**Blocco di testo:**

Sentenza Sentenza Cassazione Civile n. 20079 del 30/09/2011

Cassazione civile sez. II, 30/09/2011, (ud. 04/03/2011, dep. 30/09/2011), n.20079

LA CORTE SUPREMA DI CASSAZIONE

SEZIONE SECONDA CIVILE

Composta dagli Ill.mi Sigg.ri Magistrati:

Dott. SETTIMJ Giovanni – Presidente –

Dott. MAZZIOTTI DI CELSO Lucio – Consigliere –

Dott. BURSESE Gaetano Antonio – Consigliere –

Dott. MANNA Felice – rel. Consigliere –

Dott. CORRENTI Vincenzo – Consigliere –

ha pronunciato la seguente:

sentenza

sul ricorso 25314/2005 proposto da:

P.G. (OMISSIS), elettivamente domiciliato in

ROMA, VIA NOMENTANA 312, presso lo studio dell’avvocato ROLANDI RICCI

Gioantonio, che lo rappresenta e difende;

– ricorrente –

contro

P.S. (OMISSIS) E PER ESSO GLI AREDI P.

L. C.F. (OMISSIS), P.F. C.F.

(OMISSIS), P.R. C.F. (OMISSIS); P.

A. E PER ESSO GLI PA.AD. C.F. (OMISSIS),

PA.LU. C.F. (OMISSIS), P.M. C.F.

(OMISSIS); PA.MA. (OMISSIS) EREDE DI

P.D.; C.B. (OMISSIS), C.

L. C.F. (OMISSIS) EREDI DI P.A.; S.

A. (OMISSIS), S.T. C.F. (OMISSIS)

QUALI EREDI DI P.M.; elettivamente domiciliati in ROMA,

VIA PREMUDA 18, presso lo studio dell’avvocato RICCI EMILIO NICOLA,

rappresentati e difesi dall’avvocato RAIMONDI Giuseppe;

– controricorrenti –

avverso la sentenza n. 592/2005 della CORTE D’APPELLO di ROMA,

depositata il 08/02/2005;

udita la relazione della causa svolta nella pubblica udienza del

04/03/2011 dal Consigliere Dott. FELICE MANNA;

udito il P.M., in persona del Sostituto Procuratore Generale Dott.

**Compito 1:** Secondo la sentenza della Cassazione, quale magistrato ha svolto la relazione della causa nella pubblica udienza?
La sentenza e i record sono materiali indipendenti l'uno dall'altro.

**Voci tratte da un dataset:**
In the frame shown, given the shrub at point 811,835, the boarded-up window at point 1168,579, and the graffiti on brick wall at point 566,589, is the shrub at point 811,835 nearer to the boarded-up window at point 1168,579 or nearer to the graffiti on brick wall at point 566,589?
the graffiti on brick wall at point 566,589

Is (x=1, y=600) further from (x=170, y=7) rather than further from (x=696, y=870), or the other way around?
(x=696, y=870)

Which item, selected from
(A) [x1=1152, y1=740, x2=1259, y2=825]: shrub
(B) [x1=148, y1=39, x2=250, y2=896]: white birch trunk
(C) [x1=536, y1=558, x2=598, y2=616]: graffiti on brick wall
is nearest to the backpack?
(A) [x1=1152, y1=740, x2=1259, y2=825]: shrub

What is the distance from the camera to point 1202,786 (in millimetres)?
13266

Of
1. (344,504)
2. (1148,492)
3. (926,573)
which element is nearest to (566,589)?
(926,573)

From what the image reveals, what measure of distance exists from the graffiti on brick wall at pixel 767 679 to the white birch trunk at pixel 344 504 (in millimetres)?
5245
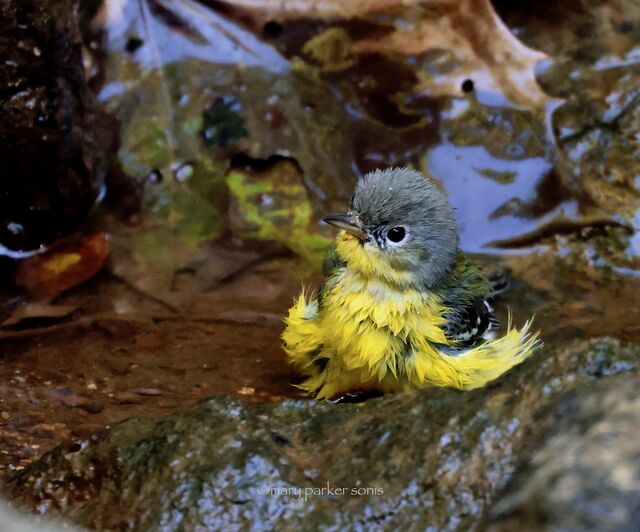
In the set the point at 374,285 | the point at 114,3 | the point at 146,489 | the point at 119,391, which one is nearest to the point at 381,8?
the point at 114,3

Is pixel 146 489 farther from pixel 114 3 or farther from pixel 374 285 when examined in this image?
pixel 114 3

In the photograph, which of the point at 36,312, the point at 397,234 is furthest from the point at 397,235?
the point at 36,312

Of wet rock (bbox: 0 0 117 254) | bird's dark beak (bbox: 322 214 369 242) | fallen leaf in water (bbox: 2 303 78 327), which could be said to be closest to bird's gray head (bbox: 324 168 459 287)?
bird's dark beak (bbox: 322 214 369 242)

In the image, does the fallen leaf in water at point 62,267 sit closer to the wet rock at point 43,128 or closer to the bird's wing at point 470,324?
the wet rock at point 43,128

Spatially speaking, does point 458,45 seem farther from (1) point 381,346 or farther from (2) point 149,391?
(2) point 149,391

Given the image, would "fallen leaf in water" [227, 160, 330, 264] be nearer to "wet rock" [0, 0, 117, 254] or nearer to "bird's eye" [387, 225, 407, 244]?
"wet rock" [0, 0, 117, 254]

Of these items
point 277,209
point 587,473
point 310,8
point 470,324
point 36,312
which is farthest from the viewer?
point 310,8

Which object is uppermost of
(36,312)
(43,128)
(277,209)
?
(43,128)
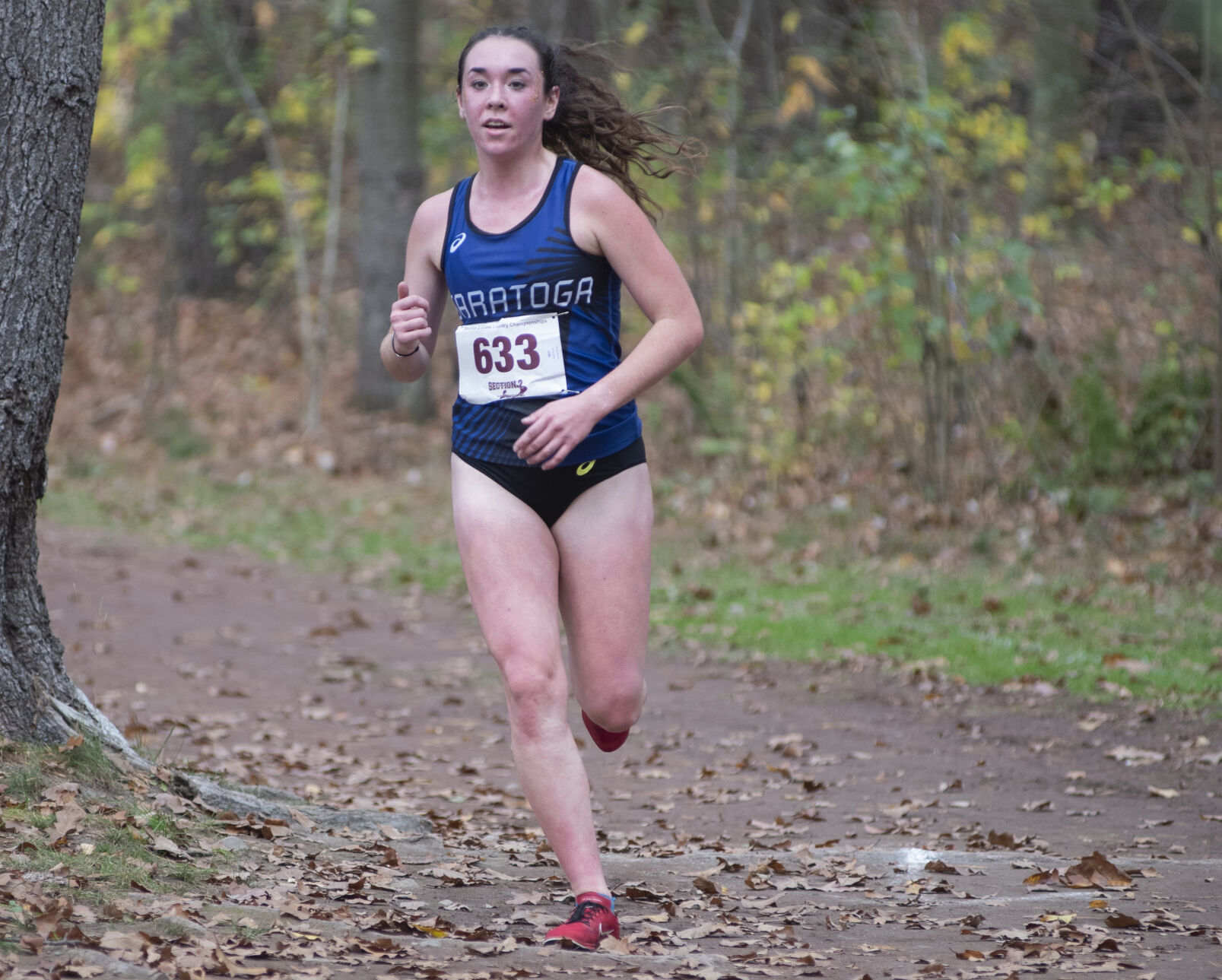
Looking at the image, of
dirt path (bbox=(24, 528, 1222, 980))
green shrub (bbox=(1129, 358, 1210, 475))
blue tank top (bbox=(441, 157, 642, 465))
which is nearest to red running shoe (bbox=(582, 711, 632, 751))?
dirt path (bbox=(24, 528, 1222, 980))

**Compito 2:** Trascrivi in una tabella Markdown con le colonne Posizione e Testo le righe dei record, partendo da quella che contiene "Of these items" e arrivando alla fine dei record. Salta le righe vuote e tralascia le immagini.

**Risposta dell'esercizio 1:** La relazione è stata svolta dal Consigliere Dott. Felice Manna.

**Risposta dell'esercizio 2:**
| Posizione | Testo |
|---|---|
| 1 | Of these items |
| 2 | point 277,209 |
| 3 | point 587,473 |
| 4 | point 310,8 |
| 5 | point 470,324 |
| 6 | point 36,312 |
| 7 | which is farthest from the viewer? |
| 8 | point 310,8 |
| 9 | Which object is uppermost of |
| 10 | (36,312) |
| 11 | (43,128) |
| 12 | (277,209) |
| 13 | ? |
| 14 | (43,128) |
| 15 | Looking at the image, of |
| 16 | dirt path (bbox=(24, 528, 1222, 980)) |
| 17 | green shrub (bbox=(1129, 358, 1210, 475)) |
| 18 | blue tank top (bbox=(441, 157, 642, 465)) |
| 19 | which is nearest to red running shoe (bbox=(582, 711, 632, 751))? |
| 20 | dirt path (bbox=(24, 528, 1222, 980)) |